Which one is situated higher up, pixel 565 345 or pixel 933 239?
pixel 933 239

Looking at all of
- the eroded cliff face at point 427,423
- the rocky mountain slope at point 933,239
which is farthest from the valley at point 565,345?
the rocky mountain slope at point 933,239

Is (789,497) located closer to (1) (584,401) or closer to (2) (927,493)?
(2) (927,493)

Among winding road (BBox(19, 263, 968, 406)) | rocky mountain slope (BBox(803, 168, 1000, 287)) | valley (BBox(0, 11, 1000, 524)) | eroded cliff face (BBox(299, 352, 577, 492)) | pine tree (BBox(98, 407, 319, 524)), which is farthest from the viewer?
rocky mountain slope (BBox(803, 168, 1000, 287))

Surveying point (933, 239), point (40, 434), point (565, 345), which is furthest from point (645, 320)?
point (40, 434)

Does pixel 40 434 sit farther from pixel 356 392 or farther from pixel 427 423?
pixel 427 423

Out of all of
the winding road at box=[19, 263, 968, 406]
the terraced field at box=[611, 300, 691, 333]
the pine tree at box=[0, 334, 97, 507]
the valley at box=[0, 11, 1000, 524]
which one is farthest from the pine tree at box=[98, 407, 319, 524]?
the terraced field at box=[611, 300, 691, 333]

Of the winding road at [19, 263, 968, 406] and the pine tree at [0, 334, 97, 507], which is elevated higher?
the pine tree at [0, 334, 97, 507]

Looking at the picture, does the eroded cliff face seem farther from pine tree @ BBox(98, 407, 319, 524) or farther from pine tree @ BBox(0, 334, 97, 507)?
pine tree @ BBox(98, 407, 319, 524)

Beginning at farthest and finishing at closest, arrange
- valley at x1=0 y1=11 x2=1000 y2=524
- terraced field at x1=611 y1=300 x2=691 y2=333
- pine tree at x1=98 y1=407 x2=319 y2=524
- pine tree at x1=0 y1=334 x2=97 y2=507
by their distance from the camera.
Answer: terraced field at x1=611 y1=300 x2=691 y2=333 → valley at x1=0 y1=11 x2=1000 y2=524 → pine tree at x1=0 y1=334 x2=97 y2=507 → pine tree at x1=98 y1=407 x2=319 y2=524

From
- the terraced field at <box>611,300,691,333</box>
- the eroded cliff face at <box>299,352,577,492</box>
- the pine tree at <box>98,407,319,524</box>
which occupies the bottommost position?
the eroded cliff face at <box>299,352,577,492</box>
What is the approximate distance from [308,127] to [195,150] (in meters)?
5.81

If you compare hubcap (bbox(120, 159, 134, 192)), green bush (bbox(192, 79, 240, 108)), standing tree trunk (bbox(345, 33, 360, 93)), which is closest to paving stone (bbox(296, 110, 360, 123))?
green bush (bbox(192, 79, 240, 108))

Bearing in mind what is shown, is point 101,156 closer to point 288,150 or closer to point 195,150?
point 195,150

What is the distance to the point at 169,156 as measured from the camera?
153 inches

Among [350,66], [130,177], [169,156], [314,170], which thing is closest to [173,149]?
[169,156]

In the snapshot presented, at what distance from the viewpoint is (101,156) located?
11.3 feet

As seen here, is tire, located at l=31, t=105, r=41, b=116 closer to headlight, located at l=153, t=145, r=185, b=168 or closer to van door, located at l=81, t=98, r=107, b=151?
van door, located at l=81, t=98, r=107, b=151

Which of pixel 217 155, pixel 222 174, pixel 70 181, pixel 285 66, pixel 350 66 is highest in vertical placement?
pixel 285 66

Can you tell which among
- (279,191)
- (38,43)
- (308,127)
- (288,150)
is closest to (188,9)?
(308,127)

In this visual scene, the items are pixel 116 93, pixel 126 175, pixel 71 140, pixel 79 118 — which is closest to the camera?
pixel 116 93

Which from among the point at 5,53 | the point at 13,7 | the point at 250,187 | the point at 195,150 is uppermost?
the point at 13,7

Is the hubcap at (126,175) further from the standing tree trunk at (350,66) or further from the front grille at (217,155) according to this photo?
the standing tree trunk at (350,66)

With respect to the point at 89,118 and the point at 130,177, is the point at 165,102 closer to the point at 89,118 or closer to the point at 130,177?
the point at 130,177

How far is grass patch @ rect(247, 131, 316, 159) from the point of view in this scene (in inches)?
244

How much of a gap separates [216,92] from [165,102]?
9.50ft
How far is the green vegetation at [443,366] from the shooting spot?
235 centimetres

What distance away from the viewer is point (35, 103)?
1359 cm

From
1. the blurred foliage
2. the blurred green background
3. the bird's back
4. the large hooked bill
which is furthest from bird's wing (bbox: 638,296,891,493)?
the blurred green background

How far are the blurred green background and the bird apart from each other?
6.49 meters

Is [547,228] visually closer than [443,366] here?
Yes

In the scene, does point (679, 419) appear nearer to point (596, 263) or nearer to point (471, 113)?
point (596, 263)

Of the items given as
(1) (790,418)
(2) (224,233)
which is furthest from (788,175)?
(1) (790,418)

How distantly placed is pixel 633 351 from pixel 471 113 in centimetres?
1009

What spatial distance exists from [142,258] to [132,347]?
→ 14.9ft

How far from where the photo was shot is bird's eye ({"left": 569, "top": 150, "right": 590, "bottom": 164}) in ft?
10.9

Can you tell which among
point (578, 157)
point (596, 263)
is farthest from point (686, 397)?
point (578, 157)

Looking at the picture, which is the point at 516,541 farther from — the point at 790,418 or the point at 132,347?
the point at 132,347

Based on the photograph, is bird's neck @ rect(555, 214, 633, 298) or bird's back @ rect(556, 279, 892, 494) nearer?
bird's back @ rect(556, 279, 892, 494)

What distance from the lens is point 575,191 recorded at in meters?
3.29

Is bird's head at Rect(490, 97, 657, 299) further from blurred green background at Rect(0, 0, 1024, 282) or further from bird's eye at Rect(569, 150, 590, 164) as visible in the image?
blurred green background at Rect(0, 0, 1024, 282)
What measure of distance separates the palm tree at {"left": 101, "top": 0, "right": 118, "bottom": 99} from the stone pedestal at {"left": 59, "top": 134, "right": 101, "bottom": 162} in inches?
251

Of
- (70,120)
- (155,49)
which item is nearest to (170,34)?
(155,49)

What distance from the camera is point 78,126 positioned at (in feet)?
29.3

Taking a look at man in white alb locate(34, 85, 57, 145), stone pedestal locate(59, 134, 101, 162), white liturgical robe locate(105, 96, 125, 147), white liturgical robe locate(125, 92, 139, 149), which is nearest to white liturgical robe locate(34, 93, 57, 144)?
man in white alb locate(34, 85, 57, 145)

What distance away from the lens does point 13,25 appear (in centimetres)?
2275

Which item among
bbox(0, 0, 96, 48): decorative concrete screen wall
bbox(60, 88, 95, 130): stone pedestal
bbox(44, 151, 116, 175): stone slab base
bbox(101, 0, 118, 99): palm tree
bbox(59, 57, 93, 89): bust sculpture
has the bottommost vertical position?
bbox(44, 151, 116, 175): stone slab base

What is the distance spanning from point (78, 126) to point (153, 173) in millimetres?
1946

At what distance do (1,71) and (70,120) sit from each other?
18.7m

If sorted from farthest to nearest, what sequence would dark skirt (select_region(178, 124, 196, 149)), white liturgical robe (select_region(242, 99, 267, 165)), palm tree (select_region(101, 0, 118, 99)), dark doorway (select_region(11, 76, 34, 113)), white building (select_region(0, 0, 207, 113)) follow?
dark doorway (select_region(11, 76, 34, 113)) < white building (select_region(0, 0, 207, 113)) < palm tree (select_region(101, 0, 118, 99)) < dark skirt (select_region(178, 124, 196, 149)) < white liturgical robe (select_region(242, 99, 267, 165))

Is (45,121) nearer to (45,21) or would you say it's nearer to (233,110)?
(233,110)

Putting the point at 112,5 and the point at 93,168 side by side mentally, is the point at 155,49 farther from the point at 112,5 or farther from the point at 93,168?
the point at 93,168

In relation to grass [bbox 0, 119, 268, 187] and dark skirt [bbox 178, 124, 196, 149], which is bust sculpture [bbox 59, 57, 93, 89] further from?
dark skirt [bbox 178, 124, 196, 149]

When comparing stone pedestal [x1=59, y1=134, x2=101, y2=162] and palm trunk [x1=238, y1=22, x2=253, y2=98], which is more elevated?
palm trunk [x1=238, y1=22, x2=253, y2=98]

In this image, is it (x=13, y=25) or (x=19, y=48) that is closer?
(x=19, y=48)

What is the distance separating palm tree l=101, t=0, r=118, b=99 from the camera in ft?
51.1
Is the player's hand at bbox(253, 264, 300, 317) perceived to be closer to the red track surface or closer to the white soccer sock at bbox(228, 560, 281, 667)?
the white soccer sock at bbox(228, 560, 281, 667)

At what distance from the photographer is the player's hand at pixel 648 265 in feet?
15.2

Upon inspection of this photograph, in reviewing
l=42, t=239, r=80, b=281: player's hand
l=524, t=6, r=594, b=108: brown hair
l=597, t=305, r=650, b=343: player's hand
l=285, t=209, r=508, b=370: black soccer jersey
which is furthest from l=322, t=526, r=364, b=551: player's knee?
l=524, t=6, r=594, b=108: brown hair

+++

**Exercise task**.
Rewrite every line from the one containing "Upon inspection of" through the final line, requests included, multiplying each box coordinate in the answers by 2.05 and rounding to the nearest whole number, with halves rounded up. Keep the requests unchanged.

**Answer to the problem**.
Upon inspection of this photograph, in reviewing
l=42, t=239, r=80, b=281: player's hand
l=524, t=6, r=594, b=108: brown hair
l=597, t=305, r=650, b=343: player's hand
l=285, t=209, r=508, b=370: black soccer jersey
which is furthest from l=322, t=526, r=364, b=551: player's knee?
l=1074, t=12, r=1218, b=221: brown hair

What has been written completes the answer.